Mine was made in 1951, my Summitar lens in 1950. Its body is in great condition (for a user, not necessarily a collector), and its internals have recently been overhauled. So in using it, had the technology behind and ergonomics of cameras not changed significantly over the course of 60 years, one wouldn’t really know the difference. But of course, the reality is that cameras have changed significantly. We now only have one shutter speed dial that doesn’t rotate on its own accord, and follows geometric progressions rather than 1000, 500, 200, 100, 60, 40. We now view tons of information through one single, large, bright viewfinder. We now don’t have to cut our own film leaders or else risk getting shards of film stuck in inaccessible, fragile bits of our camera bodies. So how practical is it, really, to use a 1951 Barnack style Leica as a day-to-day user in 2012?

many rectangles.

Many people would argue ‘not very,’ or, ‘are you out of your mind,’ yet demand is still high for Barnacks, and not just from collectors. One of the more infamous internet photo writers describes operating the IIIf as requiring twice as much time to make settings, frustrating the company you’re with. This, to me, is absurd. At the heart of operation, you’re still just setting a shutter speed and aperture, and then focusing. If you’re handholding the camera, you’re probably never going to touch the front (slow) shutter speed dial, so the majority of the time, setting the shutter speed is just as on a more modern body. Focusing and composing requires two windows, but unless you’re leaving your subject centered, the single-window approach really isn’t a major advantage for most shooting. The two windows are right next to one another, unlike older Barnacks, making the transition from focus to framing (or vice versa) quick. One thing that has the potential to slow focusing down is the fact that the rangefinder itself needs to be focused for the most precision. Yet this is a quick throw, and only really needs adjustment for considerable changes in focus range – it’s not a time sink.
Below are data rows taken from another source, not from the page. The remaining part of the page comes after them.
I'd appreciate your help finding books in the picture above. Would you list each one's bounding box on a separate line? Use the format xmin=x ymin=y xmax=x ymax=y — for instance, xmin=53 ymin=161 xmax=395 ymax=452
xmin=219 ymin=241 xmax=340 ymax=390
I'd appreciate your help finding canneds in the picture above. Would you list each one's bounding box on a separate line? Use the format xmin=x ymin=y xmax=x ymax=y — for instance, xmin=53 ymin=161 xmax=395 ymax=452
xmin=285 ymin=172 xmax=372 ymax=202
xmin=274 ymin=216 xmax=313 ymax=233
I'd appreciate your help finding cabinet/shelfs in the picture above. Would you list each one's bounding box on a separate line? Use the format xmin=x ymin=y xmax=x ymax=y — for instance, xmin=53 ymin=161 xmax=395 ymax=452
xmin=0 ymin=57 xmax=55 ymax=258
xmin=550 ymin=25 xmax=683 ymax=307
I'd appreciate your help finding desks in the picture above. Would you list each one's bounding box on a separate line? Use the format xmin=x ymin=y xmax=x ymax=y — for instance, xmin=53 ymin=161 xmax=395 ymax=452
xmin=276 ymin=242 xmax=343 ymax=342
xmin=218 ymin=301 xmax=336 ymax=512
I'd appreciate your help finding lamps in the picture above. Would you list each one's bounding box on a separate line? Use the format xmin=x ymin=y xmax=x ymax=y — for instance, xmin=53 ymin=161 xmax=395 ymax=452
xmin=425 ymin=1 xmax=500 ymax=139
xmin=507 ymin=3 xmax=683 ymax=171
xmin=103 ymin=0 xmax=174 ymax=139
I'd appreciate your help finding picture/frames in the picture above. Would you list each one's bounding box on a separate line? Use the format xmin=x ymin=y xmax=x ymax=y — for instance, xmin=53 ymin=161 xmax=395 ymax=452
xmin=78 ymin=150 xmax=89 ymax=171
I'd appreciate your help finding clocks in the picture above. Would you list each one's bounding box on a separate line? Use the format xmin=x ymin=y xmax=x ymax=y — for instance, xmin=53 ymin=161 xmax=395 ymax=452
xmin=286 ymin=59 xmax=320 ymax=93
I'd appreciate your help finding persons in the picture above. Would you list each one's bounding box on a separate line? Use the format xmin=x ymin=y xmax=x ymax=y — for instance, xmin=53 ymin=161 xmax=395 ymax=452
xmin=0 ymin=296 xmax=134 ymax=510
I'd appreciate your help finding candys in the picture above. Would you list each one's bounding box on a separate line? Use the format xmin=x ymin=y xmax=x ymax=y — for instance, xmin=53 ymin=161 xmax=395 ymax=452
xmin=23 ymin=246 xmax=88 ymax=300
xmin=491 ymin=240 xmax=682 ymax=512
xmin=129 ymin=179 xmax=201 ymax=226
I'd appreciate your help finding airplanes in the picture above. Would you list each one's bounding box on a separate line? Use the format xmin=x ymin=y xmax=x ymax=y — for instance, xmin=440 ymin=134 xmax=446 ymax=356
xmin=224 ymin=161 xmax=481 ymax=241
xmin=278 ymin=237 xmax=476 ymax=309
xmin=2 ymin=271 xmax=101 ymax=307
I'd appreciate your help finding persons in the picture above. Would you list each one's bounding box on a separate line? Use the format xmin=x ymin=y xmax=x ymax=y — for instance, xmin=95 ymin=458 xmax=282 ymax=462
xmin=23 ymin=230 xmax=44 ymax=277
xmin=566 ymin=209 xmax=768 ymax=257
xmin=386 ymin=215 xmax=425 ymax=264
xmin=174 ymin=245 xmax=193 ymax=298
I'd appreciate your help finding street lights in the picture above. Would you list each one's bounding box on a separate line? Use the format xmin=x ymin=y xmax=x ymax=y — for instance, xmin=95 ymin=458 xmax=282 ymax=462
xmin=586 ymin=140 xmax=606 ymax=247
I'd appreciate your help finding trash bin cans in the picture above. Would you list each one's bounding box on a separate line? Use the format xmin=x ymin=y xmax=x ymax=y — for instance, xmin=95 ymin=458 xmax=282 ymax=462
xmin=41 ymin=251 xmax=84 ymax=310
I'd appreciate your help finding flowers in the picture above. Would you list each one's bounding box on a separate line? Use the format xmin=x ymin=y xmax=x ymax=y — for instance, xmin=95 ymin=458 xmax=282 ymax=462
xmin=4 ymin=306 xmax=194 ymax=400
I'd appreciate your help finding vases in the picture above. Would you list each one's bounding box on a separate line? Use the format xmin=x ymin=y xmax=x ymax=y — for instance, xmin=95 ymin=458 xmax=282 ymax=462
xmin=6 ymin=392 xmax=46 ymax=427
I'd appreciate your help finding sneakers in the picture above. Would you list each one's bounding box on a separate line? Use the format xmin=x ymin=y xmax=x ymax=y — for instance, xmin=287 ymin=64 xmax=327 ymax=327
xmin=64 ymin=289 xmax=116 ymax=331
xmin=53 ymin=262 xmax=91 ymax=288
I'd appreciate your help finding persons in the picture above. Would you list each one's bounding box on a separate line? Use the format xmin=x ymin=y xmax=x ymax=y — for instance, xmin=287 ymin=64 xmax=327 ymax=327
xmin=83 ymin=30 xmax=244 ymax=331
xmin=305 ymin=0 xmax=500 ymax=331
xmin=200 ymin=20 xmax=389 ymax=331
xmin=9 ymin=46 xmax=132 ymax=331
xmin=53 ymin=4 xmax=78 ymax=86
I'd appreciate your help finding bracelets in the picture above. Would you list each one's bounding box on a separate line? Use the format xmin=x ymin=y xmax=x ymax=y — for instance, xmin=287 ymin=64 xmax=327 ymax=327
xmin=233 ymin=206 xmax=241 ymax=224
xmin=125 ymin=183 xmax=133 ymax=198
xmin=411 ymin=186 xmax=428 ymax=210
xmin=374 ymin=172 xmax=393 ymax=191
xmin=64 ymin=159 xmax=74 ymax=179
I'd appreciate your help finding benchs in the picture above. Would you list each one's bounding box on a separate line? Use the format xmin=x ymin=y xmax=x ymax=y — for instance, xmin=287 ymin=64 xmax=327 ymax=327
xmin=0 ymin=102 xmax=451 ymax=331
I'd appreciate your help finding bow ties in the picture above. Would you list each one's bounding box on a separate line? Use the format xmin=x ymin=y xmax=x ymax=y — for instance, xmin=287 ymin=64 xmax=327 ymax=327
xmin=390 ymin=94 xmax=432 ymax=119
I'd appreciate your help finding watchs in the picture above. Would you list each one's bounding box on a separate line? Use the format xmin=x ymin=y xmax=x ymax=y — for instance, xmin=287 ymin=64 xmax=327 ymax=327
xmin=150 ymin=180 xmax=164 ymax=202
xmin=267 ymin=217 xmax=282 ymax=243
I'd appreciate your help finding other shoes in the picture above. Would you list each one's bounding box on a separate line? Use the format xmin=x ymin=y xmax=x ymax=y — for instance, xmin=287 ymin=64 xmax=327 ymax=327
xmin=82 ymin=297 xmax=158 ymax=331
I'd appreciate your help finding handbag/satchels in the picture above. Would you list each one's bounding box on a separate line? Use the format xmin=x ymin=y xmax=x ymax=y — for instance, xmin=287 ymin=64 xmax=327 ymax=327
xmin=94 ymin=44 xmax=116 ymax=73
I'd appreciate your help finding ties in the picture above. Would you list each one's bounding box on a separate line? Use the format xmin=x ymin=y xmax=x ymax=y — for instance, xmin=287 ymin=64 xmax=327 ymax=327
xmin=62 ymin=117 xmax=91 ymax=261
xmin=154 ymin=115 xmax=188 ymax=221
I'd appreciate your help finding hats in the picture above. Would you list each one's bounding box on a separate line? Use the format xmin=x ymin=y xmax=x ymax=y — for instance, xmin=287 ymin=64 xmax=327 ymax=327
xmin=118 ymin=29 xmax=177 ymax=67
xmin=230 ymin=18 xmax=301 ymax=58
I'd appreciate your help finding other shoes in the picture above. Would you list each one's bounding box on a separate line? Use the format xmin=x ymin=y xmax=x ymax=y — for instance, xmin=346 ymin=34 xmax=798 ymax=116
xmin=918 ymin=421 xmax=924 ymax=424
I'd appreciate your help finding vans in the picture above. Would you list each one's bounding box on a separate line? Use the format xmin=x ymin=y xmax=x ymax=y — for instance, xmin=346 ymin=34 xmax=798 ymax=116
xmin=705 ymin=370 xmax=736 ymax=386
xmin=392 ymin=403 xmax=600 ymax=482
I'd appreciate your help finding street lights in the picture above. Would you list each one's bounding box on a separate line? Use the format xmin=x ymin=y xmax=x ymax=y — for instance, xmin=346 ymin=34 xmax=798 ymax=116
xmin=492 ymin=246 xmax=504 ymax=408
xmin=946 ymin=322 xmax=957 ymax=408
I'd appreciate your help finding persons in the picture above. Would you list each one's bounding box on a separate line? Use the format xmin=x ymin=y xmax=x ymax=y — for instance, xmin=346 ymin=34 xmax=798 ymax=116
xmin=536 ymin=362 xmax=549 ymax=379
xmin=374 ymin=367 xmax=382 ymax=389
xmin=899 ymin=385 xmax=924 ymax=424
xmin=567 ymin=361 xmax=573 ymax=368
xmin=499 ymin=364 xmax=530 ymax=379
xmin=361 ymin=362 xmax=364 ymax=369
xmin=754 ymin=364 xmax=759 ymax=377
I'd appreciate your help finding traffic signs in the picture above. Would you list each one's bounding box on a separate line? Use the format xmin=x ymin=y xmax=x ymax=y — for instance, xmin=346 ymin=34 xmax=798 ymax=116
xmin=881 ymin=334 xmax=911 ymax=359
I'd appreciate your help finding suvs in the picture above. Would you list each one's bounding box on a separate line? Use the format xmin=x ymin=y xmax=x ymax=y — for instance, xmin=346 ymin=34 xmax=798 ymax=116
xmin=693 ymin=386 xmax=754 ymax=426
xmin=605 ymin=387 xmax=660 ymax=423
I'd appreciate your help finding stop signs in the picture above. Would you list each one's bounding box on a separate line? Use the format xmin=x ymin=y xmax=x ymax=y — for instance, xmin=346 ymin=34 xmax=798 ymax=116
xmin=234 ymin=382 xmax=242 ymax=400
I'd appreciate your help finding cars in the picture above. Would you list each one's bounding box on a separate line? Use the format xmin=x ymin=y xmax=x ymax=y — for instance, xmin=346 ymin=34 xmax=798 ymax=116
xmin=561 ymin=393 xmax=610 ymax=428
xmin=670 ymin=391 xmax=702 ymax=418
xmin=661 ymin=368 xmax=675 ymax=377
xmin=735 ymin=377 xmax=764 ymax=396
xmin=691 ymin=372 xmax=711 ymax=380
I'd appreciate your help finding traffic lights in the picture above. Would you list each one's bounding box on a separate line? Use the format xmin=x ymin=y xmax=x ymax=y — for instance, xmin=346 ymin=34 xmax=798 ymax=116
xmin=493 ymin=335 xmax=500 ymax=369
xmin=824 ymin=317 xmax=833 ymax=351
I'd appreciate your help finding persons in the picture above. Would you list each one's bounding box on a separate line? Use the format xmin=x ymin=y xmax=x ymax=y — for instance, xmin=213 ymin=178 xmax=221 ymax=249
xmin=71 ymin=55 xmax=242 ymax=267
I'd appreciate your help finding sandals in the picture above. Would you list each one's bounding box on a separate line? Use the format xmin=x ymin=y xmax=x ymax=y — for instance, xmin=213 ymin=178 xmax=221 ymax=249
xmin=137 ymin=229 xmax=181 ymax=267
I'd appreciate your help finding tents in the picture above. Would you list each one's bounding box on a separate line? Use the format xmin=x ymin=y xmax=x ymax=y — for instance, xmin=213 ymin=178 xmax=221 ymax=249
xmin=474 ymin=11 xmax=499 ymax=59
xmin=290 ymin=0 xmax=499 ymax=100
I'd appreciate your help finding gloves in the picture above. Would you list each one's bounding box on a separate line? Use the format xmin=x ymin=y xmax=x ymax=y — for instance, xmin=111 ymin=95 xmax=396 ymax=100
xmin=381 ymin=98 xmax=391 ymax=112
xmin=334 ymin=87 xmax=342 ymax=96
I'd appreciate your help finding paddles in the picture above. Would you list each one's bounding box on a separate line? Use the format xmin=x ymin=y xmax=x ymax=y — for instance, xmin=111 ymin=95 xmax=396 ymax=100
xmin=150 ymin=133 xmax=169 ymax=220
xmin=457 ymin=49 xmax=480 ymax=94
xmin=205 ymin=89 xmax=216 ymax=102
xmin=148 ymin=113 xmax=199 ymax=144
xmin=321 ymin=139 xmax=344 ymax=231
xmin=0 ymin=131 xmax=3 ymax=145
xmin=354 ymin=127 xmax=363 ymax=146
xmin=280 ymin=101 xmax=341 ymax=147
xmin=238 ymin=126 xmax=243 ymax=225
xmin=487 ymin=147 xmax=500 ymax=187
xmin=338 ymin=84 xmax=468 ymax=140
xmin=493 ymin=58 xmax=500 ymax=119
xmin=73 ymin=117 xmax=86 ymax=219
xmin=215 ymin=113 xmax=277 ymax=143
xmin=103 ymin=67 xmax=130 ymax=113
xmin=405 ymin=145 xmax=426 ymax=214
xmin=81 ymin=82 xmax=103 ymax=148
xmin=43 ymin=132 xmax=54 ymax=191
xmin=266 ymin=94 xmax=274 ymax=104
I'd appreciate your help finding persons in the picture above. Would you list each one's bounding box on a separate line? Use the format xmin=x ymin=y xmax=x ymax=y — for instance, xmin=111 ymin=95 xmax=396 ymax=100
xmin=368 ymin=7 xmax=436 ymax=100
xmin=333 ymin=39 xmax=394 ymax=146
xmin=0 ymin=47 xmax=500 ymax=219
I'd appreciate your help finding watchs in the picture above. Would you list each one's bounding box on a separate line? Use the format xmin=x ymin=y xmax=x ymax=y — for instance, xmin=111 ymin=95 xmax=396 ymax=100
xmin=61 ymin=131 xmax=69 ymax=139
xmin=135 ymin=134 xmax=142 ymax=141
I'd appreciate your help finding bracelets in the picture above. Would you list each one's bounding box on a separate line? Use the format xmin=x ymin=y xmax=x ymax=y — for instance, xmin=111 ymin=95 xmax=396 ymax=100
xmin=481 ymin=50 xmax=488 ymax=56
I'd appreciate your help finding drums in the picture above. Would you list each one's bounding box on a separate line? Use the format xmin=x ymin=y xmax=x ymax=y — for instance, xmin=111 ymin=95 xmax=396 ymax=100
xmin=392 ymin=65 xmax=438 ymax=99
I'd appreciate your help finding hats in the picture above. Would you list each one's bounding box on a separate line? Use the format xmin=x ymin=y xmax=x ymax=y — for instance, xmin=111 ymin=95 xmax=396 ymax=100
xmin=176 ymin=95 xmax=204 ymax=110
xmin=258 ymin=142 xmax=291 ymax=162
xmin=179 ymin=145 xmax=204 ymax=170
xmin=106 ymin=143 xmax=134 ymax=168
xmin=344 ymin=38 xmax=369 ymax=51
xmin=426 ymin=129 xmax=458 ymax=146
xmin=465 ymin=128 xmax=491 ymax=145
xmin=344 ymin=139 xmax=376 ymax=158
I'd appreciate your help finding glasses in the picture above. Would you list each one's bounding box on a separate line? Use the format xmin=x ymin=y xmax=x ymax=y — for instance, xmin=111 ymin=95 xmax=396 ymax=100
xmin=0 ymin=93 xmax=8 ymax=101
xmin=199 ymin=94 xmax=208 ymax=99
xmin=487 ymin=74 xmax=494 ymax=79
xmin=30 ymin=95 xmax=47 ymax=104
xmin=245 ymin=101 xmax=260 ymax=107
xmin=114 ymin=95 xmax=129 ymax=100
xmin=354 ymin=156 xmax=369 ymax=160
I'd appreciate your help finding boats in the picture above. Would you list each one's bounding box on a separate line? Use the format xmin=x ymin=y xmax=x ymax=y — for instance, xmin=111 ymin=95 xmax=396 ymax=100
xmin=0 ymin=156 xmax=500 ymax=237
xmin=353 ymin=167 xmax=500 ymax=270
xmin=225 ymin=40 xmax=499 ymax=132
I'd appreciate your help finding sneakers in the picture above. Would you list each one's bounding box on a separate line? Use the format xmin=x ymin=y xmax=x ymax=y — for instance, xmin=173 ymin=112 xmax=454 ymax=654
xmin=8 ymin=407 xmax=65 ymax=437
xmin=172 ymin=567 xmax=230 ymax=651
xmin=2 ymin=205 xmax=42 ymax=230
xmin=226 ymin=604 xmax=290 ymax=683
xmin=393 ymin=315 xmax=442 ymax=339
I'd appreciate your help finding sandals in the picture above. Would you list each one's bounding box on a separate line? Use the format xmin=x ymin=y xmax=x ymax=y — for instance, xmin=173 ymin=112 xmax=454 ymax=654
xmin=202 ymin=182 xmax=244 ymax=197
‘for the birds,’ shot at a friend’s house.

Still, a Leica M (M2, naturally) with an adaptor, or something like a Canon P is going to be a far less daunting machine to tame. The IIIf still has issues that will slow the photographer down while she’s not actually shooting, such as the loading process, insane by today’s standards. So why even bother with a Barnack? Well, to start, they’re small. Really small. Small presents itself in different ways – a Leitz/Minolta CL is much shorter lengthwise, but taller. But any way you look at it, a Barnack is really rather small. Small often means light, and often leads to sacrifices in build quality. Barnacks are light, but again, not as light as, say, a CL. A very comfortable and well-balanced weight though, unlike pretty much any SLR ever made. Yet, a Barnack feels incredibly solid, as though no structural compromises were made.

the robert a. taft memorial carillon in dc.

So to me, the IIIf is a great day-to-day user camera. It feels nice in the hand, operates quickly when you’re actually shooting it, and has a wonderful 1.5x rangefinder. Other Barnack style Leicas or clones will handle similarly, but as far as a genuine Leica is concerned, the IIIf was the most popular Barnack, and is likely the easiest to get as a user. The IIIg is the object of my lust, with geometric shutter speeds and 90mm framelines in the finder – paired with a Voigtlander 28/35 minifinder, this would be a very versatile body. But, these were made and sold alongside the far more sophisticated M3, and are now considerably more collectible (read: expensive) than IIIfs. Canon’s Barnack clones are interesting in that they have wedded view/rangefinder windows like more modern cameras, if that’s a major issue.